No súbito silêncio que se seguiu, todos os olhares se voltaram para West, que respondeu na defensiva.
– Por que está todo mundo olhando para mim?
– Como o novo pai de Justin – respondeu St. Vincent, esforçando-se para conter o riso –, é você quem deve responder.
West baixou os olhos para o rosto de Justin, que o encarava em expectativa.
– Vamos perguntar à sua mãe mais tarde – sugeriu.
O menino pareceu razoavelmente preocupado.
– O senhor não sabe, papai?
Tom foi até uma janela próxima e franziu a testa ao ver que as gotas de chuva pareciam cair com mais rapidez do que a da força da gravidade, como se estivessem sendo atiradas com rifles. Cassandra devia estar nervosa por causa da tempestade. Os sapatos dela e a bainha do vestido ficariam molhados e enlameados, o que não era problema algum para ele, mas poderia perturbá-la. Queria que o dia fosse perfeito para sua noiva. Por que raios os Ravenels não haviam construído uma passagem coberta até a capela?
Winterborne foi se juntar a ele na janela.
– Agora está caindo com força – comentou, observando a chuva.
– Se isso é boa sorte – disse Tom com acidez –, eu me contentaria com um pouco menos. – Ele deixou escapar um breve suspiro. – Seja como for, não acredito em sorte.
– Também não acredita em amor – lembrou Winterborne com um toque de zombaria camarada. – Mas aqui está você, parado, com o coração cerrado no punho.
A frase era um daqueles ditos galeses que soavam como um ditado errado, mas que, após uma breve reflexão, faziam sentido. Um homem com o coração na mão deixava as emoções à mostra... mas um homem com o coração dentro do punho cerrado estava prestes a oferecê-lo a alguém.
Pouco tempo antes, Tom teria respondido com um comentário também zombeteiro. Em vez disso viu-se respondendo com uma humildade sincera que raramente se permitia demonstrar a alguém.
– Por Cristo, Winterborne... não sei mais em que acredito. Estou experimentando sentimentos que nem sei nomear.
Os olhos escuros de Winterborne cintilaram com carinho.
– Você vai dar sentido a todos eles. – Ele tirou um objeto do bolso do paletó e entregou a Tom. – Tome.
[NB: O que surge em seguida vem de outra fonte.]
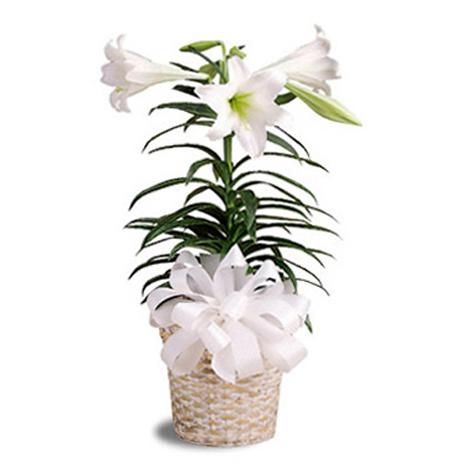 Por Easter Lily Plant 9143y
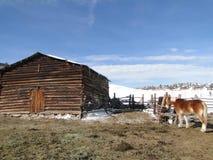 Cavalli di cambiale in iarda stabile Fotografie Stock Libere da Diritti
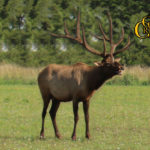 elk trophy hunts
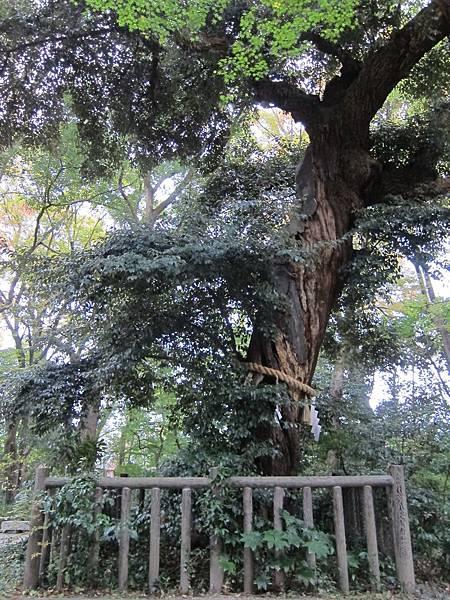 161117-6 下鴨神社 (18)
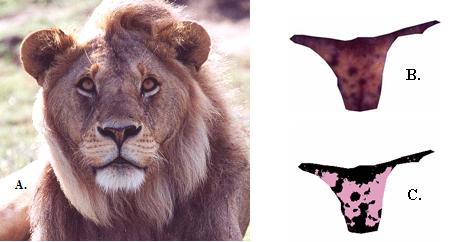 Lion Nose Pigmentation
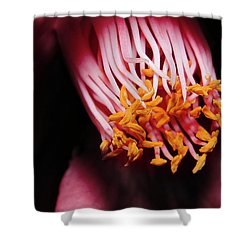 Yellow Pollen 01 Shower Curtain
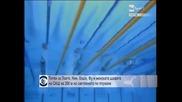 Титли за Лохте, Нин, Хоши, Фу и женската щафета на САЩ на 200 м на световното по плуване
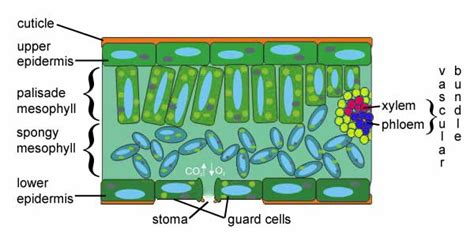 diagram of cross section of a leaf plant science inside the plant growing with science blog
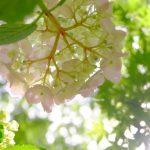 【88番札所結願の寺:香川県の大窪寺の紫陽花が綺麗】八十八庵であじさい祭が開催中!
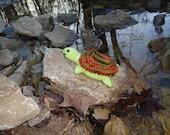 Topsy Turvy Turtle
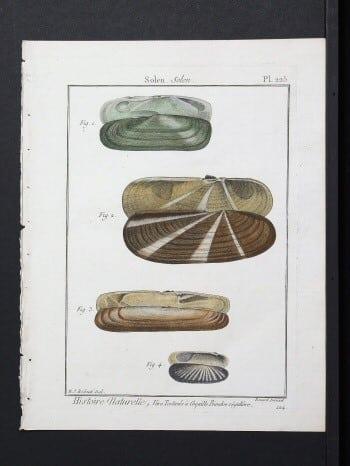 Panckoucke, Charles Joseph - 225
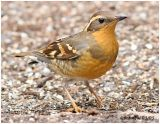 Varied Thrush-1st year female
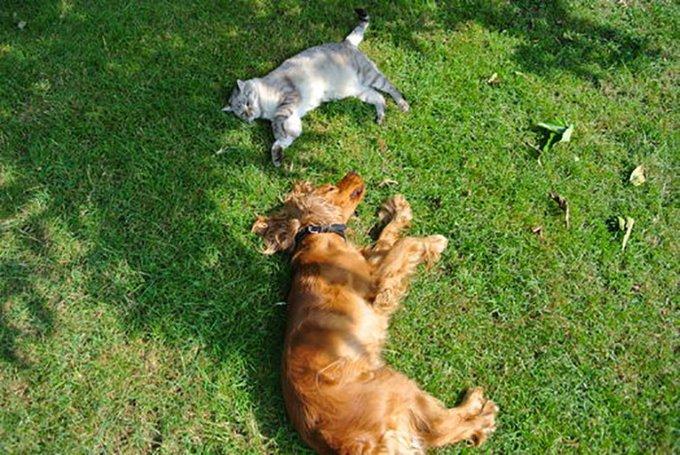 chien et chat allongés sur l'herbe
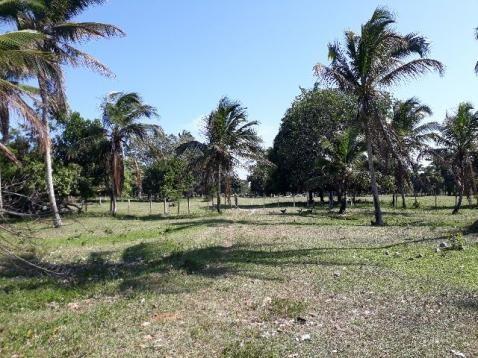 Fazenda 85 hec Vendo com Porteira Fechada - Foto 10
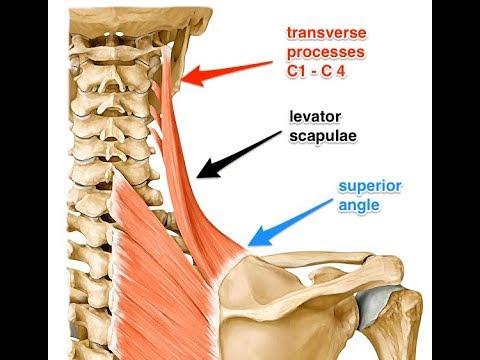 Levator scapulae exercise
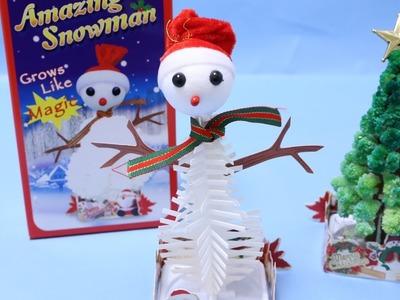Amazing Snowman DIY Magical Snowman Making Kit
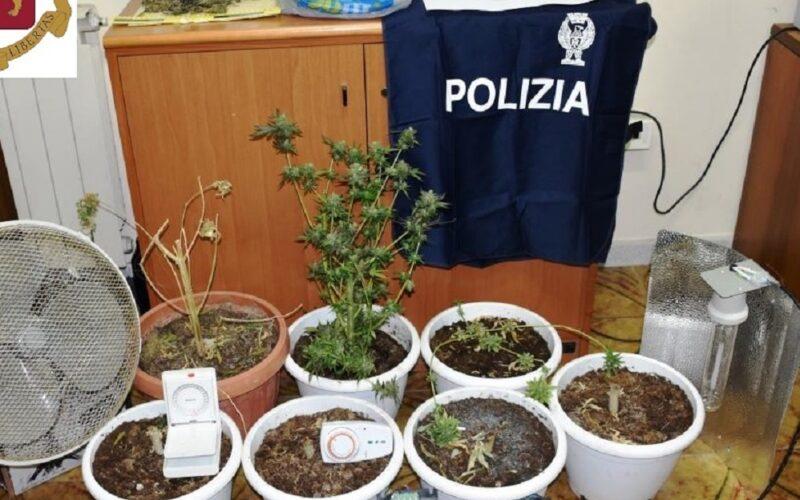 Niscemi: erba nel ripostiglio, piantine sul terrazzo, due fratelli in manette con l'accusa di coltivazione e spaccio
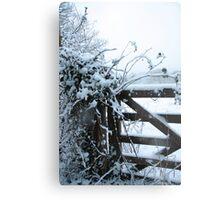 Snowy gate Metal Print
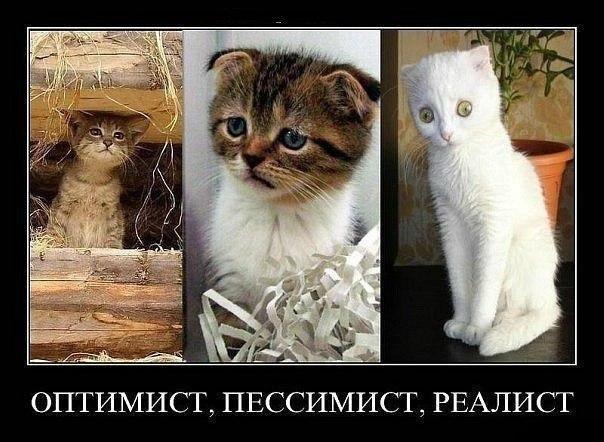 Порно фото руских сериалов движение защиту
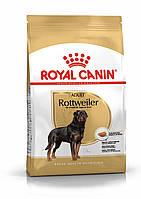 Сухой корм Роял Канин Royal Canin ROTTWEILER ADULT для собак породы ротвейлер 3 кг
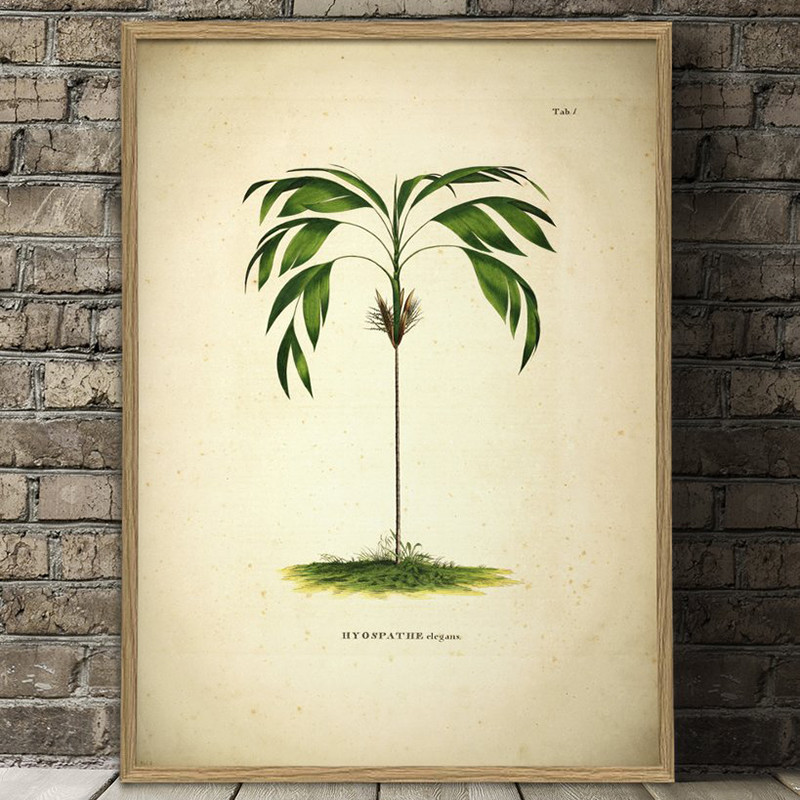 The Dybdahl Co. Hyospathe Elegans Botanical Palm Print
É um costume galês. – Era uma rolha de champanhe, com uma moeda de prata parcialmente enfiada em uma fenda no topo. – Uma lembrança do dia – explicou – e um lembrete de que uma boa esposa é a verdadeira riqueza de um homem.
Tom sorriu e apertou com firmeza a mão do amigo.
– Obrigado, Winterborne. Se eu acreditasse em sorte, diria que sou muito, muito sortudo por tê-lo como amigo.
Outro relâmpago rasgou o céu escuro, e a chuva caiu com ainda mais força.
– Como Cassandra vai chegar à capela sem ficar encharcada? – perguntou Tom com um gemido. – Vou dizer a Trenear e Ravenel que...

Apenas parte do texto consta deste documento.